The selenium content of SEPP1 versus selenium requirements in vertebrates

Abstract

Selenoprotein P (SEPP1) distributes selenium (Se) throughout the body via the circulatory system. For vertebrates, the Se content of SEPP1 varies from 7 to 18 Se atoms depending on the species, but the reason for this variation remains unclear. Herein we provide evidence that vertebrate SEPP1 Sec content correlates positively with Se requirements. As the Se content of full length SEPP1 is genetically determined, this presents a unique case where a nutrient requirement can be predicted based on genomic sequence information.

Keywords: Nutrition; SEPP1; Selenium requirements; Selenoprotein; Selenoprotein P.

Figure 1. The receptor binding sites and selenocysteine (Sec) residues of vertebrate selenoprotein P (SEPP1).
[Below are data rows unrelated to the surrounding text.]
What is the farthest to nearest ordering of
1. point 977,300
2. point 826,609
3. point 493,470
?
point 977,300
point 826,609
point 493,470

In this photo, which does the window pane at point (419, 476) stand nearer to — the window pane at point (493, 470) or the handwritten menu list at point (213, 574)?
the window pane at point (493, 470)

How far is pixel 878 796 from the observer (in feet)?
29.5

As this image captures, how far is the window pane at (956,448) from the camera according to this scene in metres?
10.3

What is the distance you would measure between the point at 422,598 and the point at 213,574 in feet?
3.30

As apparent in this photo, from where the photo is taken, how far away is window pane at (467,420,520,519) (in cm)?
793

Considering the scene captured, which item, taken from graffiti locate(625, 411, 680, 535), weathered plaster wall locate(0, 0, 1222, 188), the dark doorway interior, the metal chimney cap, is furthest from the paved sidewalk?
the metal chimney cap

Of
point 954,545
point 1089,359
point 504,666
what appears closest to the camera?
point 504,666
From the N-terminal side, SEPP1 is comprised of a conserved N-terminal domain Sec residue, followed by several proposed heparin binding sites which include a histidine rich region. Following this, there is the shorter Sec residue rich C-terminal domain which contains an APOER2 binding site. The C-terminal domain can be further divided into two subdomains. The first subdomain exists on the N-terminal side of the APOER2 binding site and contains a region with a low conservation of Sec residues among vertebrates (mainly due to Sec to cysteine (Cys) conversions (Lobanov, Hatfield & Gladyshev, 2008)). The second subdomain is located downstream of the APOER2 binding site and contains five Sec residues that are conserved across vertebrate species. Several species of amphibians also have an additional Sec residue in the C-terminal end of this region (Lobanov, Hatfield & Gladyshev, 2008). The proposed heparin binding sites/histidine rich regions are based on rat SEPP1 found by Hondal et al. (2001). Similar histidine rich regions are found in the SEPP1’s of other species (selenodb.org). Cys residues outside the C-terminal domain are not shown. Red lines, conserved Sec residues; Black lines, Cys or Sec residues; Green lines, Cys/Sec residues within the APOER2 binding site; Green box grids, proposed heparin binding sites.
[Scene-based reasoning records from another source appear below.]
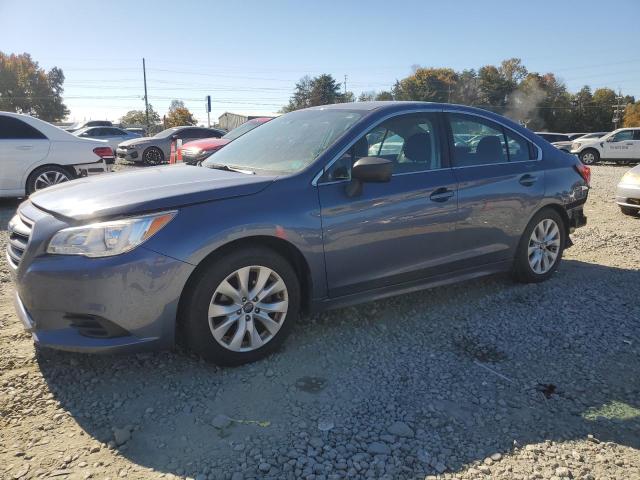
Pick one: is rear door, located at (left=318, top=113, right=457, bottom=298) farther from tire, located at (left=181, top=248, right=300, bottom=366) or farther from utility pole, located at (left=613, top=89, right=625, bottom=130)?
utility pole, located at (left=613, top=89, right=625, bottom=130)

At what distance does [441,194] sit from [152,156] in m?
14.9

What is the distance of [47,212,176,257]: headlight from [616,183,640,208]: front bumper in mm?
8182

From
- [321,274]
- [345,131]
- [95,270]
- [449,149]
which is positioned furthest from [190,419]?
[449,149]

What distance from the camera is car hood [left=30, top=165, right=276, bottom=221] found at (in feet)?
9.19

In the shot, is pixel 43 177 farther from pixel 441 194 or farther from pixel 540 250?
pixel 540 250

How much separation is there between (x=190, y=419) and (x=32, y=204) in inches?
71.6

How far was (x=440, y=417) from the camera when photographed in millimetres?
2664

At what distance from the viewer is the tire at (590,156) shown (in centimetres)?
2227

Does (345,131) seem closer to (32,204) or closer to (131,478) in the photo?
(32,204)

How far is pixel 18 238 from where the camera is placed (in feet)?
10.0

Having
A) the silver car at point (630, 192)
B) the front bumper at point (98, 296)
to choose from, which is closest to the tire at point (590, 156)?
the silver car at point (630, 192)

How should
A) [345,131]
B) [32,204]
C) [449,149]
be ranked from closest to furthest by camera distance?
[32,204] → [345,131] → [449,149]

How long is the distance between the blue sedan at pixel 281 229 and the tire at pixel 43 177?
5444 mm

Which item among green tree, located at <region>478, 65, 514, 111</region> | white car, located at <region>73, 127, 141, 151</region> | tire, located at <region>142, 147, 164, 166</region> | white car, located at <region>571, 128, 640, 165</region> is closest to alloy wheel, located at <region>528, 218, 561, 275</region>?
tire, located at <region>142, 147, 164, 166</region>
Figure 2. The relationship between the selenocysteine content of selenoprotein P and selenium requirements in vertebrates.

The solid line with the solid circles (●) is the best fit model for the SEPP1 Sec content versus Se requirements (mg Se/kg dry matter (DM)) from 14 species with representatives from the mammalian bird and bony fish classes where the genome sequences were available (second order polynomial, R² = 0.78, y = 3.3 + 93x − 175x²). The broken line represents the same data modeled with an additional five bony fish species with known Se requirement levels (  ), but unannotated genomes. SEPP1 Sec content in these fish were assumed to be within the likely range of 15–17 Sec residues found for fish in general (5PL Asymmetric sigmoidal, R² = 0.86, y = − 9.98 + (26.9/((1 + 10((−2.23397 − X) × 4.661))1.9¹⁰)). Shaded boxes group animals within classes. The X axis is log transformed.